---------- Material for the task ----------
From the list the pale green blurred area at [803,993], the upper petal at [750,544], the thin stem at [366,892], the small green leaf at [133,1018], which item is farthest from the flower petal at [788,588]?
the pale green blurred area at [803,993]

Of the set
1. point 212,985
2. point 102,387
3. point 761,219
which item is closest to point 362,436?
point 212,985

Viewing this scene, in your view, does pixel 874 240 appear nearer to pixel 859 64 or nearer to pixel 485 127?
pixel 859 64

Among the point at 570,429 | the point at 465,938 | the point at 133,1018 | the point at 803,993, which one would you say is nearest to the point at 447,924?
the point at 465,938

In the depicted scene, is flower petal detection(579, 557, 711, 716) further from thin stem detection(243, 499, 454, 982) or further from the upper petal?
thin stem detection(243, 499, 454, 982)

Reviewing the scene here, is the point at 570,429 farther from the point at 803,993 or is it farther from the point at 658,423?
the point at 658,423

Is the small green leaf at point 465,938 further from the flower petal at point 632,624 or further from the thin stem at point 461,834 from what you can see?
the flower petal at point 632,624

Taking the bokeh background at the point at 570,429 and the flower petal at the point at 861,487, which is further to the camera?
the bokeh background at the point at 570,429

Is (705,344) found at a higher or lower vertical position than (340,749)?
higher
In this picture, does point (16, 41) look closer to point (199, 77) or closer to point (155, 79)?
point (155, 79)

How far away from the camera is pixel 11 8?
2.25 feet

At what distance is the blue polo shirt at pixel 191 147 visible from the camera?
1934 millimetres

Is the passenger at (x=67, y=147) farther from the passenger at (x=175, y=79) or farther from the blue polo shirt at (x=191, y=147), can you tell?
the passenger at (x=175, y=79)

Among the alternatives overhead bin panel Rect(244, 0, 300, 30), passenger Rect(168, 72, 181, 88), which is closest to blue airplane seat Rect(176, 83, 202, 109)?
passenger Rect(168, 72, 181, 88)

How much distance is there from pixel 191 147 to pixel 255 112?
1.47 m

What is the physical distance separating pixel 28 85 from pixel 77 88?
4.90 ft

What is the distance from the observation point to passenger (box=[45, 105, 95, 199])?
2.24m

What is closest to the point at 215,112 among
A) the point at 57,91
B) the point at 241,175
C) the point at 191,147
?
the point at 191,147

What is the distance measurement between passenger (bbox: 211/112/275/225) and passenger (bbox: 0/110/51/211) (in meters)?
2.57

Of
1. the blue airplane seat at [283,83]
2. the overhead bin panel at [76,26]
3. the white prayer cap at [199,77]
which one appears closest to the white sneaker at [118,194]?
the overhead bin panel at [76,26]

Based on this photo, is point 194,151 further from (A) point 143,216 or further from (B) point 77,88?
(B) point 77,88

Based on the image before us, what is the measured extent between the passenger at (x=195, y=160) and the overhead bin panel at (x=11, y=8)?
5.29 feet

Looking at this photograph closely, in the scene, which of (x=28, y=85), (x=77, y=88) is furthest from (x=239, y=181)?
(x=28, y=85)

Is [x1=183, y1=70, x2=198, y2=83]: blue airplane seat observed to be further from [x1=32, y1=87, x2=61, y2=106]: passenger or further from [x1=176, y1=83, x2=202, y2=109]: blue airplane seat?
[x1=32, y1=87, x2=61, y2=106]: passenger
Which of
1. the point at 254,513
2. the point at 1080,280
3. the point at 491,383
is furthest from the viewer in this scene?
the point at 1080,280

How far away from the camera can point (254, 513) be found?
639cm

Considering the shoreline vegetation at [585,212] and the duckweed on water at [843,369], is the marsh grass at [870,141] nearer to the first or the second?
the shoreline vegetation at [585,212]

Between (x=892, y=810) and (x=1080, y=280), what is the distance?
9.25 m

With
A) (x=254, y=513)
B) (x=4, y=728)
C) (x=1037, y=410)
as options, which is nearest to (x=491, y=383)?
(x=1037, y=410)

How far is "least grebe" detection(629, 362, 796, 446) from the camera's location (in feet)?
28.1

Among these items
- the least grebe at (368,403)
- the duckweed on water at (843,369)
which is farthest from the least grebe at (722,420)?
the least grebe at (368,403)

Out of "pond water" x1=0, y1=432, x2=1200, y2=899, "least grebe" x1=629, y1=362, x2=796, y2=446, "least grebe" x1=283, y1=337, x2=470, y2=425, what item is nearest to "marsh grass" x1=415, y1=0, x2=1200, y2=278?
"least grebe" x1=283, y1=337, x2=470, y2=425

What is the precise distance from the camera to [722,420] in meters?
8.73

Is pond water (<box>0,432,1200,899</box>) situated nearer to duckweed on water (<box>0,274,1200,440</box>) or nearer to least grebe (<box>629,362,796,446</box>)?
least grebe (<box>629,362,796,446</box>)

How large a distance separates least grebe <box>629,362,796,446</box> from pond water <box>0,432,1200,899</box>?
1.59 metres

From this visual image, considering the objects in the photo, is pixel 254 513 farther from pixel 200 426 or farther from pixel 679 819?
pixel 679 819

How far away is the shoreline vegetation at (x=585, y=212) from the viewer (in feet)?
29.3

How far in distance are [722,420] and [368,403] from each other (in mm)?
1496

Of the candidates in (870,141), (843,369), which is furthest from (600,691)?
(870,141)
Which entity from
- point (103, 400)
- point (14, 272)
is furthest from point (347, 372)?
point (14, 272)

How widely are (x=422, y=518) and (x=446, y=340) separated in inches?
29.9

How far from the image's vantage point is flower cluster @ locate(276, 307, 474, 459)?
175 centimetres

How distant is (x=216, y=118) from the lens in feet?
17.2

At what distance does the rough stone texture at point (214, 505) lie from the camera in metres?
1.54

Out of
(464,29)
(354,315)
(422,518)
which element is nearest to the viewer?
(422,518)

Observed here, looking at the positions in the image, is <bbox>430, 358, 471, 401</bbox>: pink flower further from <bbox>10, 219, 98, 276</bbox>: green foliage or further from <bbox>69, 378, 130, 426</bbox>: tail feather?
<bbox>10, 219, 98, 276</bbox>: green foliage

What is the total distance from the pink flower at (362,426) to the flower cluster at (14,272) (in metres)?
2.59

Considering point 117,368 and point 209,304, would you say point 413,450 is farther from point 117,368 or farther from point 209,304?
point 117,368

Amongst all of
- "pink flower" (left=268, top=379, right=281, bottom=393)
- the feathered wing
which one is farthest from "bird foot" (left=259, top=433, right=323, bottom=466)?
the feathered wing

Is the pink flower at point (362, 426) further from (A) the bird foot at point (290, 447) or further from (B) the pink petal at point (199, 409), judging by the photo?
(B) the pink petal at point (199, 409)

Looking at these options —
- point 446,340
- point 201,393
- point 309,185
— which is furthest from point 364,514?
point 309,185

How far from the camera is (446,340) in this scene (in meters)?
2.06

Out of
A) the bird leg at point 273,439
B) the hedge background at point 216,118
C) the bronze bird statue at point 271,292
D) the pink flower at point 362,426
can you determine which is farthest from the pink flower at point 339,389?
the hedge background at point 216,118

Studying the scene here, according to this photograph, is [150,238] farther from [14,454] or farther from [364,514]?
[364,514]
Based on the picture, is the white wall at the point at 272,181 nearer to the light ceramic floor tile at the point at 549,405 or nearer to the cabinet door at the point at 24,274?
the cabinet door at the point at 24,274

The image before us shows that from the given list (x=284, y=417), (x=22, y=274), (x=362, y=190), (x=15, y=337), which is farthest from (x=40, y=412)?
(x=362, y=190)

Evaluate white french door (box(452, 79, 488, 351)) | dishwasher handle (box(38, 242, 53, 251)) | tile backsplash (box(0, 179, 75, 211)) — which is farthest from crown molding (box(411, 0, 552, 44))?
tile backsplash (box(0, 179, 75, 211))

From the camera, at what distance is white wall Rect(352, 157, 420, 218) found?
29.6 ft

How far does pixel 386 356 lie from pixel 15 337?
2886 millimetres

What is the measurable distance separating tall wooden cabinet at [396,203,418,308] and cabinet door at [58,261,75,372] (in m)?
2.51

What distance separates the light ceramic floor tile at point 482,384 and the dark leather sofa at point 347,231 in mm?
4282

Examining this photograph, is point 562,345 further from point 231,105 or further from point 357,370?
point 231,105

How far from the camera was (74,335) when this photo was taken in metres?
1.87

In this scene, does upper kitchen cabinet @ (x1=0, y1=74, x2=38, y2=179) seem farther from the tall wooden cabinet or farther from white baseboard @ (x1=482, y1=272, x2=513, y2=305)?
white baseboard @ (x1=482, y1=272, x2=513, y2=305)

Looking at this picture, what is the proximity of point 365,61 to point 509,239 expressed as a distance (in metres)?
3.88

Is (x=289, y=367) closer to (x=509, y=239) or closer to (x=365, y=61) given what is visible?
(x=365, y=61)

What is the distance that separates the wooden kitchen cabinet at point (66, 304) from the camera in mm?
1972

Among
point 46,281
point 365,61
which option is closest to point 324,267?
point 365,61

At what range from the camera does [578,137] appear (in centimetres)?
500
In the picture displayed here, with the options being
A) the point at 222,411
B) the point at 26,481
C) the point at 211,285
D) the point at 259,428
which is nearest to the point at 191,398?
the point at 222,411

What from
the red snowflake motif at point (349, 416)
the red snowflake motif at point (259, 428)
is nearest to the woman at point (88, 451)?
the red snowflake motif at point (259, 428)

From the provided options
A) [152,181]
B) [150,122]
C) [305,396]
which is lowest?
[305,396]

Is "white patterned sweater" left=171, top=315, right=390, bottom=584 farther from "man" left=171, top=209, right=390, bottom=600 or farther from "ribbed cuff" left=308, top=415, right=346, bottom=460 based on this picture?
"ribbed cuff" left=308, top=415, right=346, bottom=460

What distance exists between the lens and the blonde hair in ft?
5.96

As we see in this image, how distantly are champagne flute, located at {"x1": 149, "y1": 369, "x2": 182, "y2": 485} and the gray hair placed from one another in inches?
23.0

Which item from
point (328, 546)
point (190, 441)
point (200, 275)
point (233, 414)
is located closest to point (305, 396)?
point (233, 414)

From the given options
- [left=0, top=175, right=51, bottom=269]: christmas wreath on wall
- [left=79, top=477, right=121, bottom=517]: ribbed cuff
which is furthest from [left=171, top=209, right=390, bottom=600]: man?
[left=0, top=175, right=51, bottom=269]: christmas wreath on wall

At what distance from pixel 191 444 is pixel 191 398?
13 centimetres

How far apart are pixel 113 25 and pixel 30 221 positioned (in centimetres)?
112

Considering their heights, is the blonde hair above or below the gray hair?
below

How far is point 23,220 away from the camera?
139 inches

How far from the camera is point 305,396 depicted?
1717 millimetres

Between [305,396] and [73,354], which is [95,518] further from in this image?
----------
Begin with the line containing "From the provided options" and repeat each line exactly until the records above end.

Completed exercise
From the provided options
A) [152,181]
B) [150,122]
C) [305,396]
which is lowest?
[305,396]

Is "white patterned sweater" left=171, top=315, right=390, bottom=584 farther from "man" left=171, top=209, right=390, bottom=600 or farther from "ribbed cuff" left=308, top=415, right=346, bottom=460 based on this picture?
"ribbed cuff" left=308, top=415, right=346, bottom=460

What distance exists between the lens and the blonde hair in ft?
5.96

As we see in this image, how distantly are champagne flute, located at {"x1": 149, "y1": 369, "x2": 182, "y2": 485} and the gray hair placed from one another in inches?
23.0

Which item from
point (328, 546)
point (190, 441)
point (200, 275)
point (233, 414)
is located closest to point (305, 396)?
point (233, 414)

From the given options
- [left=0, top=175, right=51, bottom=269]: christmas wreath on wall
- [left=79, top=477, right=121, bottom=517]: ribbed cuff
which is furthest from [left=171, top=209, right=390, bottom=600]: man?
[left=0, top=175, right=51, bottom=269]: christmas wreath on wall

At what distance from pixel 191 444 is pixel 191 398?
13 centimetres

How far apart are pixel 113 25 and pixel 30 221 positioned (in centimetres)?
112

Considering their heights, is the blonde hair above or below the gray hair?
below

How far is point 23,220 away from the camera?
139 inches

How far from the camera is point 305,396 depicted?
1717 millimetres

Between [305,396] and [73,354], which is [95,518] further from in this image?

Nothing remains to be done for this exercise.